My question is whether or not there is a way to deploy the vMX100 in an HA configuration across two AZ's in order to provide redundancy.
Some alternatives, I have considered is deploying the vMX100 in my primary AZ, creating an ami of the system. I would setup monitoring of the EC2 instance in the primary AZ. If the instances fails, I would launch the AMI in another AZ, move the elastic IP to that instance and update the route tables. My plan would to have all this triggered by the monitoring.
A second thought was to use an elastic load balancer as a type of VRRP between the two AZs, both from and internal and external perspective.
I appreciate any thoughts on this.
Apart form my prior comment, I also think it is unlikely you'll be able to create an AMI. You can create AMI's of your own EC2 instances, but not usually of purchased appliances.
You would need to buy two vMX's and put one in each availability zone, servicing only that zone.
I have thought about that as well. Unfortunately, we are deploying systems across all five AZ's in the N.Virginia region. That could get quite a bit costly.
What if I provision two vMX100. The primary in AZ1 and the secondary in AZ2. Once provisions, the secondary will be shutdown. I will then using amazon to monitor the vMX100 in AZ1. If that fails, I will update the routing table to reflect the interface of the secondary vMX100 in AZ2, Power on the vMX100 in AZ2 and the move the elastic IP to that interface.
Yes you could do that for manual failover.
You wont need to move the elastic IP. Just give both of them a unique elastic IP. The MX's in the field will handle that fine.
In fact, you could just leave both of them running. To failover you would just update the Amazon routing table.
If i left both active, wouldn't I potentially run into an asymmetric routing issue since both will be advertising the subnets in the VPC, but the return route would only be through the active vMX?
On the spoke side, you have to add the hubs in an order. So it would always use the primary "hub". As long as the Amazon routing points to the same hub it will be symmetric.

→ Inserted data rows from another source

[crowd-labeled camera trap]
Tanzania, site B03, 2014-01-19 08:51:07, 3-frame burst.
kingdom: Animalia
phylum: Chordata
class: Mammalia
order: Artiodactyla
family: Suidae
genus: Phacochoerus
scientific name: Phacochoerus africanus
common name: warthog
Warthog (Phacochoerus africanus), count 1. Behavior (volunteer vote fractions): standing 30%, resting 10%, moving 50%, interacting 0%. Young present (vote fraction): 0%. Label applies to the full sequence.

unfortunately, I have about 10 locations that will be in a full mesh. Do you know if you can configure the vMX100 in an HA configuration across different availability zone similar to the Cisco CSR1000v? That might be an option.
No, I don't believe the vMX100 can be put into HA arrangements within AWS/Azure. Why don't you set up an ELB in-front on the two vMX100's with a policy to route all traffic to one instance and then fail-over to the second if the health-check fails?